Ken Shine

Personal information
- Born: 22 November 1947 Newcastle, New South Wales, Australia
- Died: 4 June 2026 (aged 78) Sydney, New South Wales, Australia

Coaching information
Club
| Years | Team | Gms | W | D | L | W% |
| 1994–1997 | South Sydney | 85 | 22 | 4 | 59 | 26 |
- Source: As of 19 February 2019

= Ken Shine =

Australian rugby league footballer and coach (1947–2026)

Ken Shine (22 November 1947 – 4 June 2026) was an Australian rugby league player and coach. He was head coach of the South Sydney Rabbitohs in the National Rugby League.

==Biography==
Shine replaced coach Bob McCarthy after McCarthy stepped down from the coaching role in Round 3 of the 1994 season.

At the time, Souths had just come off a strong pre season where they defeated the Brisbane Broncos 27–26 in a huge upset to win the Tooheys Challenge Cup.
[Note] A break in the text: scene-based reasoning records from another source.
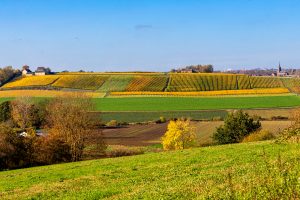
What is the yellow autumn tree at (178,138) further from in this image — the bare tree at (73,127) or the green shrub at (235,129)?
the bare tree at (73,127)

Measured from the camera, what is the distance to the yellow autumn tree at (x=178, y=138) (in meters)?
65.6

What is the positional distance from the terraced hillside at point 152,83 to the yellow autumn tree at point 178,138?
90838 millimetres

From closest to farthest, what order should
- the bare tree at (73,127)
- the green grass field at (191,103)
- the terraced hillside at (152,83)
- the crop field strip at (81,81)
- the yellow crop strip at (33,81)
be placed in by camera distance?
the bare tree at (73,127)
the green grass field at (191,103)
the terraced hillside at (152,83)
the crop field strip at (81,81)
the yellow crop strip at (33,81)

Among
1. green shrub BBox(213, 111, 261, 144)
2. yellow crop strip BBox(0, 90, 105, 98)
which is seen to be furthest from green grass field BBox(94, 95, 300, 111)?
green shrub BBox(213, 111, 261, 144)

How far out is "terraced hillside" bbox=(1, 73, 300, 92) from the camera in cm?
16225

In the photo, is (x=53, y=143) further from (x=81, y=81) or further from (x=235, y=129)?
(x=81, y=81)

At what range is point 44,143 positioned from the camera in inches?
1970

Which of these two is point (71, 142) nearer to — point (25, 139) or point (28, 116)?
point (25, 139)

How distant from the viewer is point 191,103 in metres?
127

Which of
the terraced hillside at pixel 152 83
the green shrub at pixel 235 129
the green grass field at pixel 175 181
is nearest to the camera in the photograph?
the green grass field at pixel 175 181

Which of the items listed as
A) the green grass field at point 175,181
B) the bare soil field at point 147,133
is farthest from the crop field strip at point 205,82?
the green grass field at point 175,181

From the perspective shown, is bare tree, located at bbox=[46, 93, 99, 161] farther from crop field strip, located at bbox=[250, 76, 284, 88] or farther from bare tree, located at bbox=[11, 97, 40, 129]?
crop field strip, located at bbox=[250, 76, 284, 88]

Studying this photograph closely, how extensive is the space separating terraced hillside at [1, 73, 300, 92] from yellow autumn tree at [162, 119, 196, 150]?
9084 cm

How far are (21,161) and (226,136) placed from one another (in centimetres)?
2746
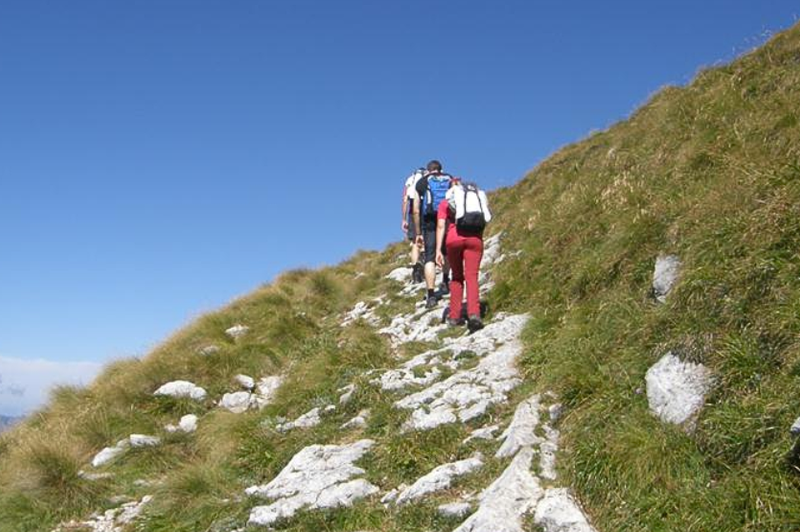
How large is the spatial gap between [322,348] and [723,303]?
24.0ft

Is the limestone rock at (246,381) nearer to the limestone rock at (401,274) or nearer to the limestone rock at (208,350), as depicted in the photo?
the limestone rock at (208,350)

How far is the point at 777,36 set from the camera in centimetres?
1343

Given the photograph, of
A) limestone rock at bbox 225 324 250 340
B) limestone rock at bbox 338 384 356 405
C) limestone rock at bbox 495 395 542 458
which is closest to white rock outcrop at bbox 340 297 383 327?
limestone rock at bbox 225 324 250 340

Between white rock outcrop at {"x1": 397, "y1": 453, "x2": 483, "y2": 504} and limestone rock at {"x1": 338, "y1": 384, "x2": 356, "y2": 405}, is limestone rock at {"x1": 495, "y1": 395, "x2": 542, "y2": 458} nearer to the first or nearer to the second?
white rock outcrop at {"x1": 397, "y1": 453, "x2": 483, "y2": 504}

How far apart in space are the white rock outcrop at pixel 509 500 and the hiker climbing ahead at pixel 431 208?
7181mm

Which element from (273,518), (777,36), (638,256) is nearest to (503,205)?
(777,36)

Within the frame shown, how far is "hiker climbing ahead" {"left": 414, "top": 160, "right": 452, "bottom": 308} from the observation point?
1260 cm

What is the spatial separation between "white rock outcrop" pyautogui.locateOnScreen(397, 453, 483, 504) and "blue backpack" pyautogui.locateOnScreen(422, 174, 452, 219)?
24.7 ft

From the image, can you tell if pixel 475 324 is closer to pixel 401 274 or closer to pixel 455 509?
pixel 455 509

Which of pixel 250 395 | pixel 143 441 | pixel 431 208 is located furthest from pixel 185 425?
pixel 431 208

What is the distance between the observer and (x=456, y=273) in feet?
34.1

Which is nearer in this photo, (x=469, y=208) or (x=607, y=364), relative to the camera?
(x=607, y=364)

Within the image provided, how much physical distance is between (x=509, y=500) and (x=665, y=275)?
3.23m

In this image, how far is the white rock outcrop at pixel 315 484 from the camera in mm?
6105
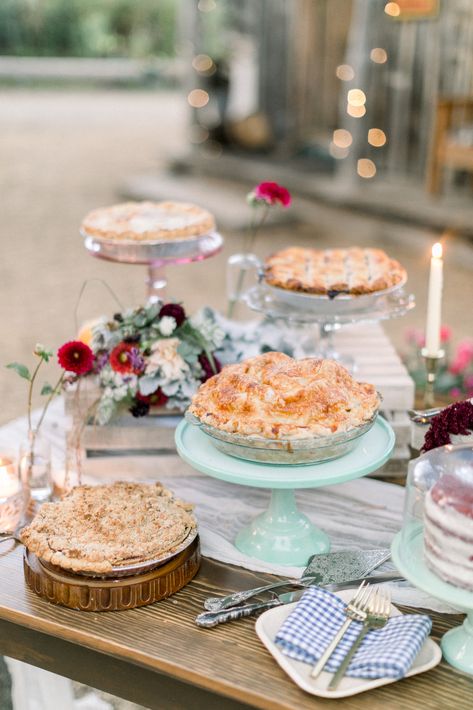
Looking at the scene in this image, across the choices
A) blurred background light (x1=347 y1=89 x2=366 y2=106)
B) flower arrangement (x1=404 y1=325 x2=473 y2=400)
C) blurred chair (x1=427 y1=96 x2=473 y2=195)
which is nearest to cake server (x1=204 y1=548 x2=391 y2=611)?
flower arrangement (x1=404 y1=325 x2=473 y2=400)

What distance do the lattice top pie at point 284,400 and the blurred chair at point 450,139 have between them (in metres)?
4.93

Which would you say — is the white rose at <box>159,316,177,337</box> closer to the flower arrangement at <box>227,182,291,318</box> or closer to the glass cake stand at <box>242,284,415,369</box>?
the glass cake stand at <box>242,284,415,369</box>

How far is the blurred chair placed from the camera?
6242mm

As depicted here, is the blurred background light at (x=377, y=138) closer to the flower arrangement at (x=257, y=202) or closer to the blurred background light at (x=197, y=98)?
the blurred background light at (x=197, y=98)

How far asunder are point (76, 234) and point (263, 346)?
5.21 meters

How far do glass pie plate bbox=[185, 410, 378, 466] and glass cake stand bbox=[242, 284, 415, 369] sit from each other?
1.79 feet

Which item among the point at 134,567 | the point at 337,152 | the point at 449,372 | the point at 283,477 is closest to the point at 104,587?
the point at 134,567

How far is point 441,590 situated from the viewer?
1238 mm

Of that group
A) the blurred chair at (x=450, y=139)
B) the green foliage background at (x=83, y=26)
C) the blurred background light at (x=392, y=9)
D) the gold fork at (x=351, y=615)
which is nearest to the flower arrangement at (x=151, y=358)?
the gold fork at (x=351, y=615)

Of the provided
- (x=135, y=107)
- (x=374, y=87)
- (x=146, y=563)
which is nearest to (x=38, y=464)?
(x=146, y=563)

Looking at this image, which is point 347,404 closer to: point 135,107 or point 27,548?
point 27,548

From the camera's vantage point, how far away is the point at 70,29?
18672 mm

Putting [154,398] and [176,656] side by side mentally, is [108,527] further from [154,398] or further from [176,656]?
[154,398]

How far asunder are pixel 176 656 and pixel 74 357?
592mm
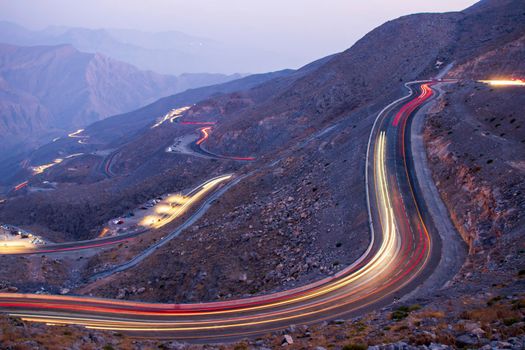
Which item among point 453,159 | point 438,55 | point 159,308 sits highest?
point 438,55

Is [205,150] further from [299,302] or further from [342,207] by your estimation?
[299,302]

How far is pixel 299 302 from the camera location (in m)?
29.6

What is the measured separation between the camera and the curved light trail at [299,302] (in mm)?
27969

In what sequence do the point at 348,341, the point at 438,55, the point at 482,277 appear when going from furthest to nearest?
the point at 438,55, the point at 482,277, the point at 348,341

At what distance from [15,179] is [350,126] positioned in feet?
615

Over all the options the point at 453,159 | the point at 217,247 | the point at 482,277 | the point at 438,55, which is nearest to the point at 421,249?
the point at 482,277

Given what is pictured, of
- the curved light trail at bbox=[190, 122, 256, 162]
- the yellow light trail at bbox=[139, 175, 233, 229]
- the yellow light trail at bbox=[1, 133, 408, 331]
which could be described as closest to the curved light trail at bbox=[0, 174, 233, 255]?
the yellow light trail at bbox=[139, 175, 233, 229]

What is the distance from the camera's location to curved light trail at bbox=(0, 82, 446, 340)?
1101 inches

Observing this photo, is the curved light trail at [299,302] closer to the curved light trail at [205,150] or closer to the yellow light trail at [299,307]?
the yellow light trail at [299,307]

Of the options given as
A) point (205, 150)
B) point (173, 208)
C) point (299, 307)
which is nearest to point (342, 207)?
point (299, 307)

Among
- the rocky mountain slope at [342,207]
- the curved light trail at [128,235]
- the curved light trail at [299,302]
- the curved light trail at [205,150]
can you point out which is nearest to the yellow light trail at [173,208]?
the curved light trail at [128,235]

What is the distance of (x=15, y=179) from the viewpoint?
197 metres

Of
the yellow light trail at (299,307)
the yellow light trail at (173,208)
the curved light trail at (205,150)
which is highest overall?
the curved light trail at (205,150)

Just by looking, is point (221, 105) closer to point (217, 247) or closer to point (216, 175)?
point (216, 175)
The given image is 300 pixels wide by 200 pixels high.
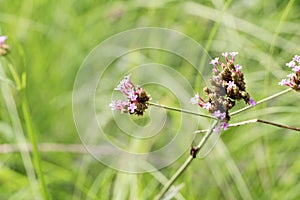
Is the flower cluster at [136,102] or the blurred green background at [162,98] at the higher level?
the blurred green background at [162,98]

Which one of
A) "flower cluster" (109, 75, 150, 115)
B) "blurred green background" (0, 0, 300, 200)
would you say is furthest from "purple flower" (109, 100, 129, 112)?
"blurred green background" (0, 0, 300, 200)

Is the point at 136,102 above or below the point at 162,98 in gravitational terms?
below

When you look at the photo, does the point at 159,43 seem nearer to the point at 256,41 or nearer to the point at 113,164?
the point at 256,41

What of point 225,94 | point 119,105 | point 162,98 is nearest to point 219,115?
point 225,94

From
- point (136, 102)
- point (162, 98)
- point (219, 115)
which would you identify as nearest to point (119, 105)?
point (136, 102)

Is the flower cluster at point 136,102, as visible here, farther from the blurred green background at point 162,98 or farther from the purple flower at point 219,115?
the blurred green background at point 162,98

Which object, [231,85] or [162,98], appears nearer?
[231,85]

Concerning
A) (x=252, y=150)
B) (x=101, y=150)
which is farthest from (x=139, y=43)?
(x=252, y=150)

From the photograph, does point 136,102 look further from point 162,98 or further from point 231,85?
point 162,98

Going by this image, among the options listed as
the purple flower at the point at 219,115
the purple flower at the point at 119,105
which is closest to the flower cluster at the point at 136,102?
the purple flower at the point at 119,105
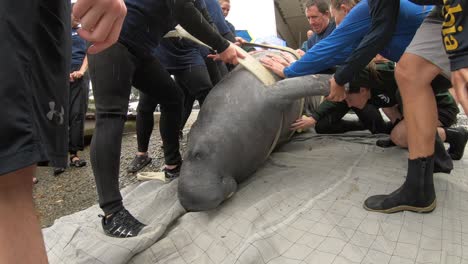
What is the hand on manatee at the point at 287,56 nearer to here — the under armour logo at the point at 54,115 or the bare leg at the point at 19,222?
the under armour logo at the point at 54,115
In Shine's first season at coach, he took Souths on a seven-game winning streak and the club looked on track to qualify for the finals for the first time since their minor premiership win in 1989, but a major drop in form saw Souths lose eight of their last nine games.

He coached Souths up until the end of 1997 season until he was replaced by former North Sydney Bears coach Steve Martin.

Shine died in Sydney on 4 June 2026, at the age of 78.